Lately being stuck between a rock and a hard place seems like such an extreme understatement for my life. I've been so busy between trying to sort out things with Odie, and school for the kids, and taking care of the kids, and housework, and trying to organize stuff, and trying to somewhere squeeze in a very strained relationship, and listening to my mom's rants about her life, that my personal me time was lost in the shuffle long ago. Unfortunately, things like this blog are considered part of that me time. While I frequently think of things I should write on here, I seldom have the time to actually do so. Or I'll start to type up a post, then won't have time to finish it. And by the time I get back to it however many hours or days later, the thought pattern is completely lost.
That being said, this is my life. And right at this moment I'm wondering why. My mom is still hung up on her old lover, and keeps going back and forth on whether she wants to be with him or not. And thus keeps calling me crying about life, from one extreme to the other. Having been through this emotional roller coaster myself, I'd love to be able to make things simpler or clearer or help her through them somehow. But, unfortunately, the only thing I can think of to do is to explain to her that she has to sort through this one on her own. Because every time I was in those situations, my mother's only piece of advice to me was "get over it or get out of my house", so I don't exactly have the best database of advice to pull from when it comes to relationships.
And somehow, it all comes back to being my fault, again. Just as everything always has. And people wonder why I'm so hard on myself. Well, heck, if you're gonna sit there and tell me that if I'd just left you alone completely everything would have worked out and that that was the only thing that ruined things in the end, yeah, I'm gonna feel like crap... My whole life, it's been this roller coaster ride through hell and back, constantly trying to figure out where I stand. As a child, my only dream was to be able to make my mom proud of me, just once. As a mom, my only dream has been to make it through one day without my daughter seeing me cry. I haven't accomplished either.

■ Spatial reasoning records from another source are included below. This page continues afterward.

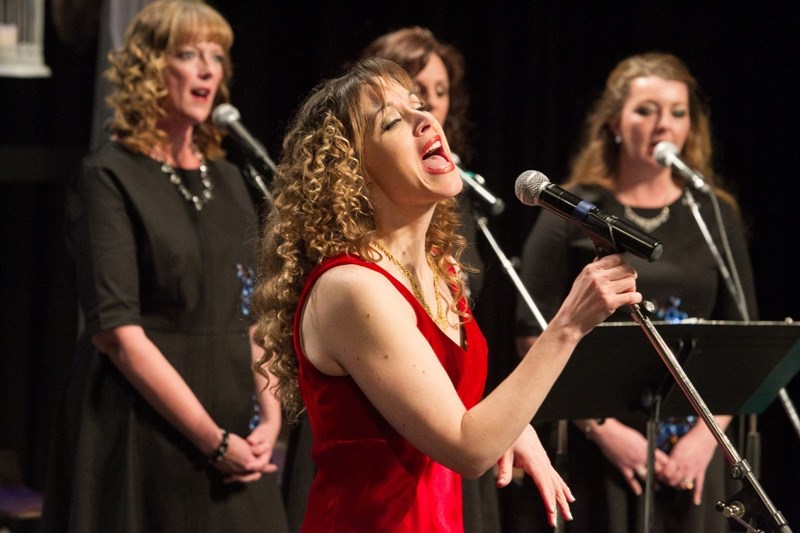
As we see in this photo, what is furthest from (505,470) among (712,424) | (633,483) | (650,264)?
(650,264)

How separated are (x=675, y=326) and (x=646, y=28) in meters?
2.43

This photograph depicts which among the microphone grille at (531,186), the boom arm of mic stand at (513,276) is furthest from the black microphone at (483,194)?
the microphone grille at (531,186)

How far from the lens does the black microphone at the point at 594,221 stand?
1890 millimetres

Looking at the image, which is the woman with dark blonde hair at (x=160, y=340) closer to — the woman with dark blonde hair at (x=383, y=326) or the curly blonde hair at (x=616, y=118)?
the woman with dark blonde hair at (x=383, y=326)

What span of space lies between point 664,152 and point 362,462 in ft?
5.97

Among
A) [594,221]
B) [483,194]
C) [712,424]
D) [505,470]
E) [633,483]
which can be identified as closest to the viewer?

I guess in the end, none of that really matters anyway. But how do you comfort someone who never knew how to comfort you? I don't know. It's amazing how anything anyone says or does can be taken so many different ways and twisted and molded and carved to be made into excatly whatever the observer chooses to see or hear. And I don't know where to go from here. How many days do I spend crying over my failures that caused someone else's turmoil? I don't know.
My thoughts are too chaotic for me to focus at all right now, so I'm done for now. I'll try to write again soon. Hopefully your life is smoother at the moment. Peace out.